START RECORDS

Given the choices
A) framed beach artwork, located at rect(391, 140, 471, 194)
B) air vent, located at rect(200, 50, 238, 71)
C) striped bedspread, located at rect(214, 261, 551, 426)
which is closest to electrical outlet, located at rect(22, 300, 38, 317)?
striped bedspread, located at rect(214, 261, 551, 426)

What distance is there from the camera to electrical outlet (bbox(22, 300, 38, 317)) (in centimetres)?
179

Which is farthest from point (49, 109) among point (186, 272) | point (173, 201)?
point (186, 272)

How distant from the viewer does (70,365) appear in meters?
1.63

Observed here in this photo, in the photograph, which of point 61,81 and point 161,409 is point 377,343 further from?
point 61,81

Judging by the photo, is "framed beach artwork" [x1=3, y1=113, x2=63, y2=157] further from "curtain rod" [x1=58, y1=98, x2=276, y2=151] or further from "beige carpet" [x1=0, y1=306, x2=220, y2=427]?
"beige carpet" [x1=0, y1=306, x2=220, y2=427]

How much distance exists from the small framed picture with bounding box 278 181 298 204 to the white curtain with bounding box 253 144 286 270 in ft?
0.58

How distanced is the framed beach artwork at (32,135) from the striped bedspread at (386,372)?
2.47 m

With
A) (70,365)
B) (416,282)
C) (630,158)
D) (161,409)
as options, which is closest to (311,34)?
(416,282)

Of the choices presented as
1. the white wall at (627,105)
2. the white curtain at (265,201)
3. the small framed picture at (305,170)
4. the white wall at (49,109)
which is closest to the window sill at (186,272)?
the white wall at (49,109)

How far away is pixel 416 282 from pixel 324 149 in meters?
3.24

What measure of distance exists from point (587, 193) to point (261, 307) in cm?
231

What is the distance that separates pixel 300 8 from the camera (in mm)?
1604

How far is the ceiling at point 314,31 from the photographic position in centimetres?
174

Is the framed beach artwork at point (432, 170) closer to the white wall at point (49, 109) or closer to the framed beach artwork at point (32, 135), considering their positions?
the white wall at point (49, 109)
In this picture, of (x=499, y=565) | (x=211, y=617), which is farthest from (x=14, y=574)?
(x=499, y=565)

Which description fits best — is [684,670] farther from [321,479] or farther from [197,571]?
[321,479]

END RECORDS

» GOAL OF THE EXERCISE: Please change every "framed beach artwork" to "framed seaside painting" throughout the material above and write it out again with nothing else altered.

» EXERCISE ANSWER:
Given the choices
A) framed seaside painting, located at rect(391, 140, 471, 194)
B) air vent, located at rect(200, 50, 238, 71)
C) striped bedspread, located at rect(214, 261, 551, 426)
which is closest to electrical outlet, located at rect(22, 300, 38, 317)?
striped bedspread, located at rect(214, 261, 551, 426)

What distance is there from the camera to electrical outlet (bbox(22, 300, 38, 317)) (in centimetres)?
179

Which is farthest from point (49, 109) among point (186, 272) | point (173, 201)?
point (186, 272)

How distant from the viewer does (70,365) appear in meters?
1.63

Observed here in this photo, in the photograph, which of point 61,81 and point 161,409 is point 377,343 further from?
point 61,81

Judging by the photo, is "framed seaside painting" [x1=3, y1=113, x2=63, y2=157] further from "curtain rod" [x1=58, y1=98, x2=276, y2=151] or further from "beige carpet" [x1=0, y1=306, x2=220, y2=427]?
"beige carpet" [x1=0, y1=306, x2=220, y2=427]

How much distance exists from the small framed picture with bounding box 278 181 298 204 to the white curtain with bounding box 253 144 286 270 in ft?
0.58

How distanced is the framed seaside painting at (32,135) from the striped bedspread at (386,372)?
2.47 m

With
A) (70,365)
B) (416,282)
C) (630,158)
D) (161,409)
as options, which is closest to (311,34)?
(416,282)

Of the choices presented as
1. the white wall at (627,105)
2. the white curtain at (265,201)
3. the small framed picture at (305,170)
4. the white wall at (49,109)
which is closest to the window sill at (186,272)?
the white wall at (49,109)

How far away is pixel 416 282 from pixel 324 149 in meters?
3.24

What measure of distance exists from point (587, 193) to point (261, 307) in cm?
231

What is the distance that separates pixel 300 8 from the camera (in mm)?
1604

How far is the ceiling at point 314,31 from the photographic position in centimetres?
174

Is the framed seaside painting at point (432, 170) closer to the white wall at point (49, 109) or closer to the framed seaside painting at point (32, 135), considering their positions?
the white wall at point (49, 109)
In this picture, of (x=499, y=565) | (x=211, y=617), which is farthest from (x=14, y=574)?
(x=499, y=565)

Which description fits best — is [684,670] farther from [321,479] or farther from [197,571]?
[321,479]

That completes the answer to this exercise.